The exact body depends on this crate's helpers — if there's already an asset_from_row private fn, reuse it. If not, add one and call it from BOTH get_asset_by_workspace_path AND any future getter (DRY — don't open-code the column→RawAsset mapping in two places).

  • Step 3: Add a test

Append to the existing test suite that covers asset writes (find via grep -rn "put_asset_with_bytes" crates/kebab-store-sqlite/tests/):

#[test]
fn get_asset_by_workspace_path_roundtrips() {
    let store = build_test_store();
    let (asset, bytes) = sample_asset_with_bytes("notes/foo.md", b"hello");
    store.put_asset_with_bytes(&asset, &bytes).unwrap();
    let loaded = store
        .get_asset_by_workspace_path(&asset.workspace_path)
        .unwrap()
        .expect("asset must round-trip");
    assert_eq!(loaded.asset_id, asset.asset_id);
    assert_eq!(loaded.checksum, asset.checksum);
    assert_eq!(loaded.byte_len, asset.byte_len);
}

#[test]
fn get_asset_by_workspace_path_returns_none_for_unknown() {
    let store = build_test_store();
    let path = kebab_core::WorkspacePath::new("notes/missing.md".into()).unwrap();
    assert!(store.get_asset_by_workspace_path(&path).unwrap().is_none());
}

If sample_asset_with_bytes doesn't exist in the test fixture, build a RawAsset by hand using the existing pattern from other asset tests in the same crate.

  • Step 4: Run + commit
cargo test -p kebab-store-sqlite
git add crates/kebab-core/src/traits.rs crates/kebab-store-sqlite/src/  # whichever file you modified
git add -u  # for the test file
git commit -m "feat(kebab-store-sqlite): p9-fb-23 task 4 — get_asset_by_workspace_path

Co-Authored-By: Claude Opus 4.7 (1M context) <noreply@anthropic.com>"

Task 5: Stamp current versions on CanonicalDocument in ingest

Files:

  • Modify: crates/kebab-app/src/lib.rs (or wherever CanonicalDocument is constructed in the ingest pipeline — search via grep -n "CanonicalDocument" crates/kebab-app/src/lib.rs)

This task does NOT add the skip path yet.
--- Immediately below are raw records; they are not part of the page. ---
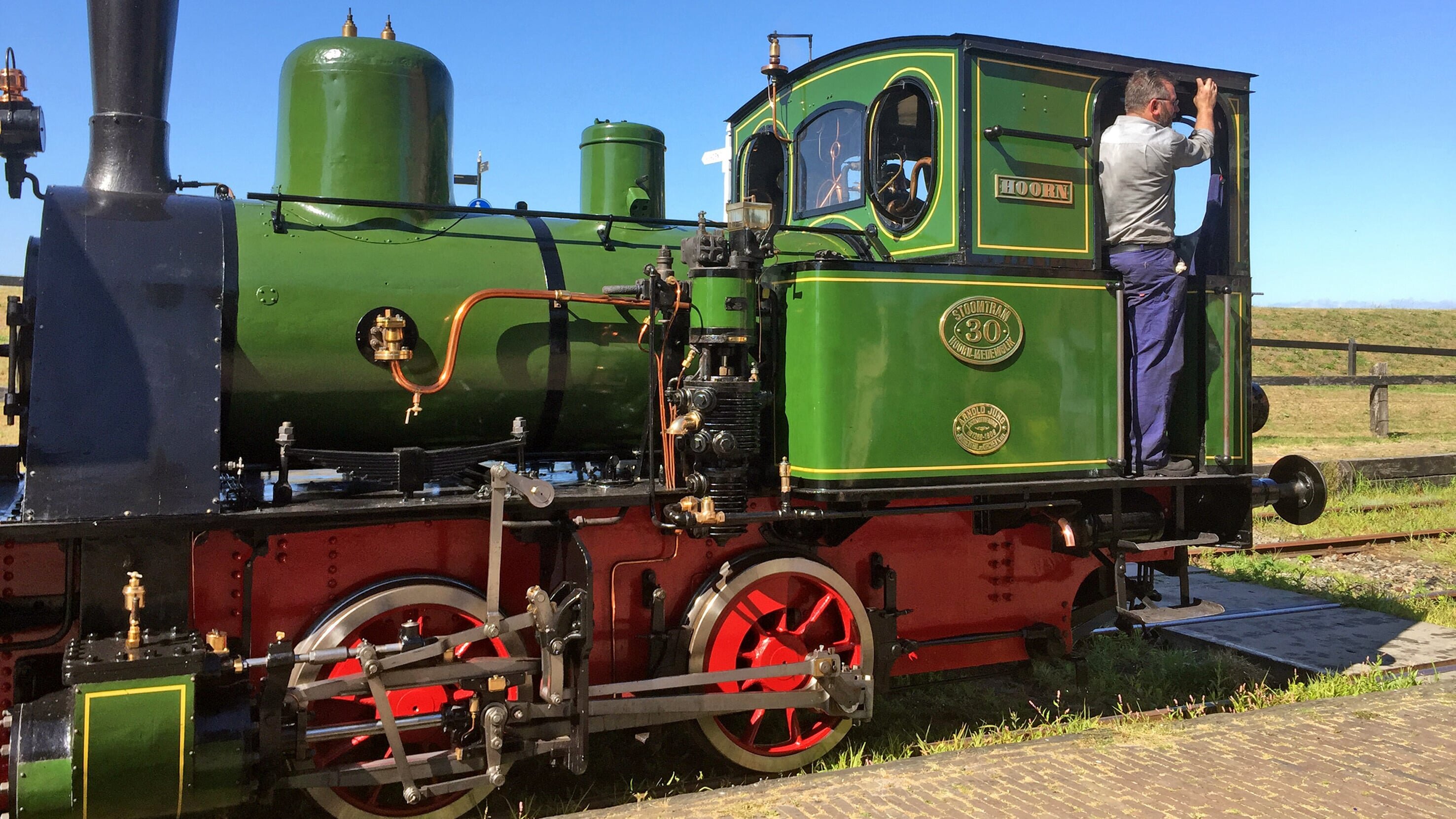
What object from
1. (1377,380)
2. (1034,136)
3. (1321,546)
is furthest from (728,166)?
(1377,380)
It just makes every freshly-ingested doc carry the current chunker + embedding versions, so Task 7's skip detection has data to work with on the SECOND ingest run.
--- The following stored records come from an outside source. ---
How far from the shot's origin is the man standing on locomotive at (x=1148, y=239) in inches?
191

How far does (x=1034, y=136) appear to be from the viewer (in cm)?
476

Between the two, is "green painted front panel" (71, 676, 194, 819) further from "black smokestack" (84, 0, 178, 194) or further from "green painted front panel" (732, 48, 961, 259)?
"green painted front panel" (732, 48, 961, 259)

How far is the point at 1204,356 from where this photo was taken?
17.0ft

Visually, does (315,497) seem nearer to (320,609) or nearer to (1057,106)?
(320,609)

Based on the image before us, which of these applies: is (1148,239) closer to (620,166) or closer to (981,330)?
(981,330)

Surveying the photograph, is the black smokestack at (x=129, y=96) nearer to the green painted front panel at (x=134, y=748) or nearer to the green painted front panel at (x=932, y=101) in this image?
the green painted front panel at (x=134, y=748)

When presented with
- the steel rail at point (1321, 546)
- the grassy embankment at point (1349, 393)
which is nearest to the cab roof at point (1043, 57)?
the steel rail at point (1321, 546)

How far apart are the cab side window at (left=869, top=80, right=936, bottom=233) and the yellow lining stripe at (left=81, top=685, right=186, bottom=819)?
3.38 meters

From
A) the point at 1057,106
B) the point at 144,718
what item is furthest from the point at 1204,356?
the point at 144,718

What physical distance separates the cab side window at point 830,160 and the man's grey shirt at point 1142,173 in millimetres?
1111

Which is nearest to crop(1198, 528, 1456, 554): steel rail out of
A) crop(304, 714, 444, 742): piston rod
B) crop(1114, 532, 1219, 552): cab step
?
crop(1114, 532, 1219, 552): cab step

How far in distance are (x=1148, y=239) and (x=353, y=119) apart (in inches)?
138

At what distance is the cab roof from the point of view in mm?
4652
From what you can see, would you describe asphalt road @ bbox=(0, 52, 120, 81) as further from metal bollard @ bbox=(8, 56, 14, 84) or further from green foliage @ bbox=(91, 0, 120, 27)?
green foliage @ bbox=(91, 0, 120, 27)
  • Step 1: Find the CanonicalDocument construction sites in ingest

Run:

grep -n "CanonicalDocument" crates/kebab-app/src/lib.rs

Markdown / image / PDF flows likely each construct one. Note: most actual CanonicalDocument literals are inside parser crates (kebab-parse-md, kebab-parse-image, kebab-parse-pdf) — the parsers don't know about the chunker / embedder version. The right insertion point is in kebab-app::ingest_with_config_* AFTER parse + AFTER chunk, where the chunker that ran is in scope and the embedder reference is at hand.

The pattern: parsers return a CanonicalDocument with last_chunker_version: None, last_embedding_version: None (Task 2's mechanical change). The ingest pipeline then mutates the doc to stamp the versions before put_document.

  • Step 2: Stamp logic in the ingest pipeline

Find each put_document(&canonical) call site in crates/kebab-app/src/lib.rs. Just before each call, mutate the doc:

canonical.last_chunker_version = Some(chunker.chunker_version());  // or whatever variable holds the chunker
if let Some(emb) = embedder.as_ref() {
    canonical.last_embedding_version = Some(emb.model_version());
}
// else leave as None — embedder is not configured, so the skip path
// will treat None == None as a match (no stale state to compare).

The variable names depend on the existing scope at each call site — read 30 lines above to see what's bound. The chunker is constructed as let chunker = MdHeadingV1Chunker::new(...) (or PdfPageV1Chunker); follow that variable.

canonical must be let mut canonical = ... — if it's currently bound immutably, change to let mut.

Apply the same pattern to all three flows (markdown, image, pdf — verify via grep).

  • Step 3: Build + run existing ingest tests

Run: cargo test -p kebab-app --test '*' Expected: all pass. Existing tests don't assert on the new fields but the pipeline must still write a valid document.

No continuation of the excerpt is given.